# DATA SUPPLIED
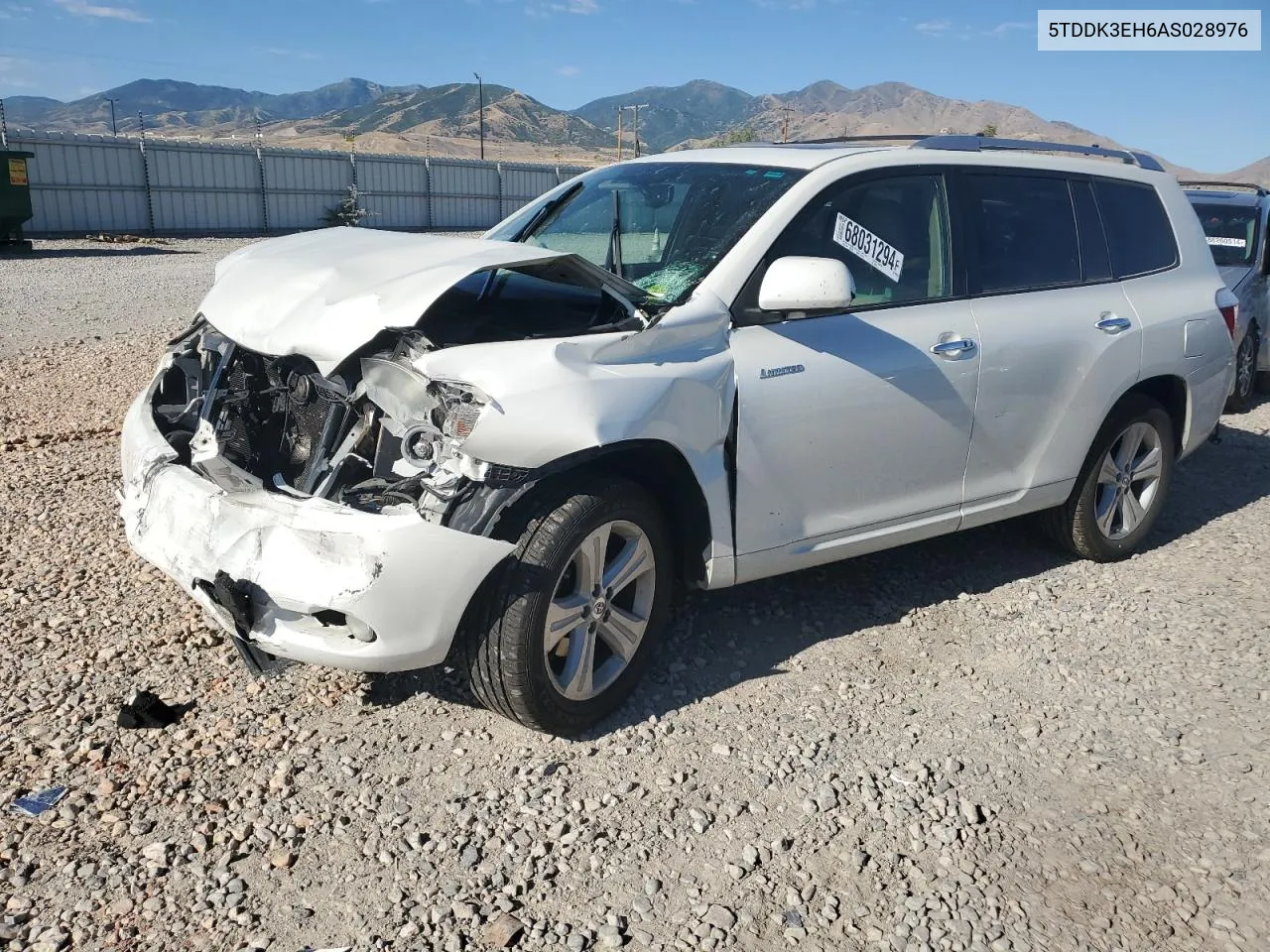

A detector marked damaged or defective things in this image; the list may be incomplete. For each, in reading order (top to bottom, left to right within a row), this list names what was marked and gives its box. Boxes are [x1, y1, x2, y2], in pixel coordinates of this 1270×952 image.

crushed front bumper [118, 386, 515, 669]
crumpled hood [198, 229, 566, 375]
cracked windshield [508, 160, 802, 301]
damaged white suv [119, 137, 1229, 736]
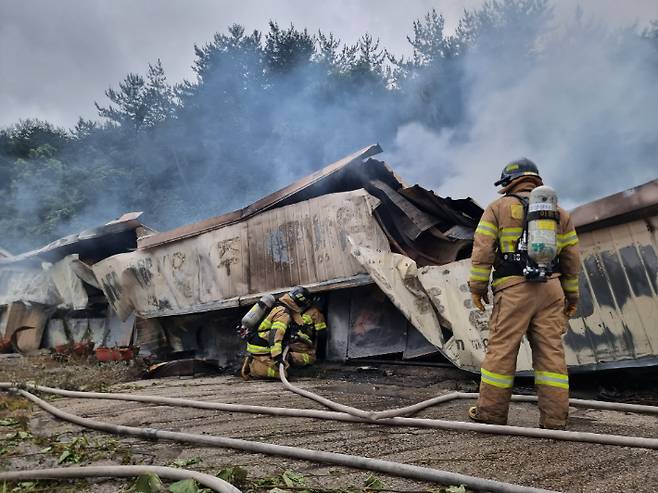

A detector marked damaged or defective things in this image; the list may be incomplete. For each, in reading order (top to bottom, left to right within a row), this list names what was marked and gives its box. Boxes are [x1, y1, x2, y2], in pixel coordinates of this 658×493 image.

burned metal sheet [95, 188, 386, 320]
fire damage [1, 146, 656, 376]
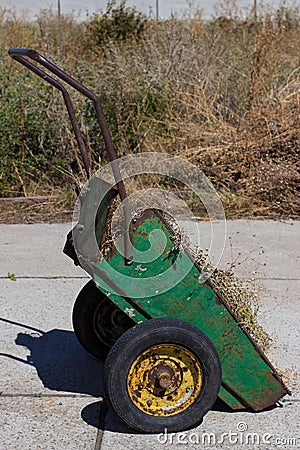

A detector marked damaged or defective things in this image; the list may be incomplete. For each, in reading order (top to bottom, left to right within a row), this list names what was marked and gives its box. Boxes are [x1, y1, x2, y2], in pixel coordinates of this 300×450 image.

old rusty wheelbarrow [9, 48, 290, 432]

# THE REQUEST
Starting at the beginning of the rows and ending with the line that contains "crushed front bumper [118, 386, 515, 669]", recast those lines as a JSON list of strings, one string per line, skipping blank lines and leaving out the pictures.

# SOLUTION
[
  "A detector marked damaged or defective things in this image; the list may be incomplete. For each, in reading order (top to bottom, left to right within a row), this list names what was marked and gives its box. Boxes are [x1, y1, x2, y2], in pixel coordinates of this 1270×952 image.",
  "crushed front bumper [118, 386, 515, 669]"
]